WHAT IS NEEDED
Please copy out every one of the items below word for word.

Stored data
• • • • •
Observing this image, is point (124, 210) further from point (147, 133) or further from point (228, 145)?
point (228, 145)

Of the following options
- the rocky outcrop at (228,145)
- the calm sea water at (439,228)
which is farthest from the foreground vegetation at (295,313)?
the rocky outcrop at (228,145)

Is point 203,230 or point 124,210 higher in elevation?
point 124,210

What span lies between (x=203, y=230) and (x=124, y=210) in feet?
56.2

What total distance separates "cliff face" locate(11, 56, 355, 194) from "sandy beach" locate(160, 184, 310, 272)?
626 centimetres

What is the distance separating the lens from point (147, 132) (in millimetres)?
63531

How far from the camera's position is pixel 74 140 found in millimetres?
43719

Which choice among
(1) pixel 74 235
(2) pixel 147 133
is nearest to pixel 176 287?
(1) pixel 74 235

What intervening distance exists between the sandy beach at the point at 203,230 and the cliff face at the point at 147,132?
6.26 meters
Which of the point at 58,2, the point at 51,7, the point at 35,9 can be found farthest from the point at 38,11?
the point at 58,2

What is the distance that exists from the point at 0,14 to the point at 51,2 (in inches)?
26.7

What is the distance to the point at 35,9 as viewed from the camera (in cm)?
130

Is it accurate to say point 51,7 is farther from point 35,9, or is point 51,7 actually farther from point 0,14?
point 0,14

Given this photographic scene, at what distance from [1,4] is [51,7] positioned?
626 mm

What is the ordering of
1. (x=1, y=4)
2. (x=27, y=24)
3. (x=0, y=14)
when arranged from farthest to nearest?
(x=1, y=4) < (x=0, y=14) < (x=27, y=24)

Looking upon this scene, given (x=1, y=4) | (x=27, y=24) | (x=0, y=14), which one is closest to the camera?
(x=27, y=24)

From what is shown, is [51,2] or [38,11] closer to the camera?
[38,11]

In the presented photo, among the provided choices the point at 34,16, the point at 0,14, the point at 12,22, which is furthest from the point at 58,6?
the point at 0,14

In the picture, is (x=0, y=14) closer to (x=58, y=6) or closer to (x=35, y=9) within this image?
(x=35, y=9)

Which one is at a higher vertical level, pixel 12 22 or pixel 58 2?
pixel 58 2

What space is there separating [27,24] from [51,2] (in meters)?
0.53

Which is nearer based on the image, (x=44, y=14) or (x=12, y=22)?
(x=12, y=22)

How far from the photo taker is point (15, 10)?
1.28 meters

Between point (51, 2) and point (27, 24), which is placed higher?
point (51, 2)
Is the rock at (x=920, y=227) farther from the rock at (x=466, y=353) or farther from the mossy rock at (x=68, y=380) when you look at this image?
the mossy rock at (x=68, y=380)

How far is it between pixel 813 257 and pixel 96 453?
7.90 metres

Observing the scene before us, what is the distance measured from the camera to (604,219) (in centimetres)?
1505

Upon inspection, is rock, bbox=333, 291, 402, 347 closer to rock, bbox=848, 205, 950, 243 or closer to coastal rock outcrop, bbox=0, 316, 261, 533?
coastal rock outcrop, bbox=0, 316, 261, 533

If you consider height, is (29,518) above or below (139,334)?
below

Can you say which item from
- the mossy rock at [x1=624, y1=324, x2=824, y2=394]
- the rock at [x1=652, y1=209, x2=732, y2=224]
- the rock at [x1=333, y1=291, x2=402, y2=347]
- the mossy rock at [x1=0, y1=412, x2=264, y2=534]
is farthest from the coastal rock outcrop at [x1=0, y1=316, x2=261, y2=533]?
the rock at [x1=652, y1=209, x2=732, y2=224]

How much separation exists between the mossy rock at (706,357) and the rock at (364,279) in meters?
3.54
• • • • •
RESPONSE
Observing this image, is point (124, 210) further from point (147, 133) or further from point (228, 145)?
point (228, 145)

Of the following options
- the rocky outcrop at (228,145)
- the calm sea water at (439,228)
which is farthest from the foreground vegetation at (295,313)?
the rocky outcrop at (228,145)

Is point 203,230 or point 124,210 higher in elevation?
point 124,210

What span lies between (x=203, y=230) and (x=124, y=210) in feet?
56.2

What total distance separates "cliff face" locate(11, 56, 355, 194) from "sandy beach" locate(160, 184, 310, 272)?
626 centimetres

What is the distance separating the lens from point (147, 132) (in millimetres)?
63531

How far from the camera's position is pixel 74 140 found in millimetres?
43719

Which choice among
(1) pixel 74 235
(2) pixel 147 133
is nearest to pixel 176 287?
(1) pixel 74 235

What intervening distance exists between the sandy beach at the point at 203,230 and the cliff face at the point at 147,132?
6.26 meters
Which of the point at 58,2, the point at 51,7, the point at 35,9 can be found farthest from the point at 38,11?
the point at 58,2

What is the distance that exists from the point at 0,14 to the point at 51,2 (in inches)?
26.7

What is the distance to the point at 35,9 as viewed from the camera (in cm)?
130

Is it accurate to say point 51,7 is farther from point 35,9, or is point 51,7 actually farther from point 0,14?
point 0,14

Given this photographic scene, at what distance from [1,4] is [51,7] positioned?
626 mm

What is the ordering of
1. (x=1, y=4)
2. (x=27, y=24)
3. (x=0, y=14)
when arranged from farthest to nearest?
(x=1, y=4) < (x=0, y=14) < (x=27, y=24)

Looking upon this scene, given (x=1, y=4) | (x=27, y=24) | (x=0, y=14), which one is closest to the camera?
(x=27, y=24)

From what is shown, is [51,2] or [38,11] closer to the camera?
[38,11]

In the presented photo, among the provided choices the point at 34,16, the point at 0,14, the point at 12,22, which is furthest from the point at 58,6?
the point at 0,14

In the picture, is (x=0, y=14) closer to (x=58, y=6) or closer to (x=35, y=9) within this image?
(x=35, y=9)

Which one is at a higher vertical level, pixel 12 22 or pixel 58 2?
pixel 58 2

What space is there separating [27,24] from [51,2] (in meters)?
0.53

Which is nearer based on the image, (x=44, y=14) or (x=12, y=22)?
(x=12, y=22)

How far from the photo taker is point (15, 10)?
1.28 meters

Between point (51, 2) and point (27, 24), which is placed higher?
point (51, 2)
Is the rock at (x=920, y=227) farther from the rock at (x=466, y=353) or farther from the mossy rock at (x=68, y=380) when you look at this image?
the mossy rock at (x=68, y=380)

How far is it between pixel 813 257 and pixel 96 453?
7.90 metres

Observing the scene before us, what is the distance measured from the camera to (604,219) (in centimetres)?
1505

Upon inspection, is rock, bbox=333, 291, 402, 347 closer to rock, bbox=848, 205, 950, 243 or closer to coastal rock outcrop, bbox=0, 316, 261, 533?
coastal rock outcrop, bbox=0, 316, 261, 533

If you consider height, is (29,518) above or below (139,334)?
below

Can you say which item from
- the mossy rock at [x1=624, y1=324, x2=824, y2=394]
- the rock at [x1=652, y1=209, x2=732, y2=224]
- the rock at [x1=333, y1=291, x2=402, y2=347]
- the mossy rock at [x1=0, y1=412, x2=264, y2=534]
is farthest from the coastal rock outcrop at [x1=0, y1=316, x2=261, y2=533]?
the rock at [x1=652, y1=209, x2=732, y2=224]

How much separation exists between the mossy rock at (706,357) and the rock at (364,279) in meters?
3.54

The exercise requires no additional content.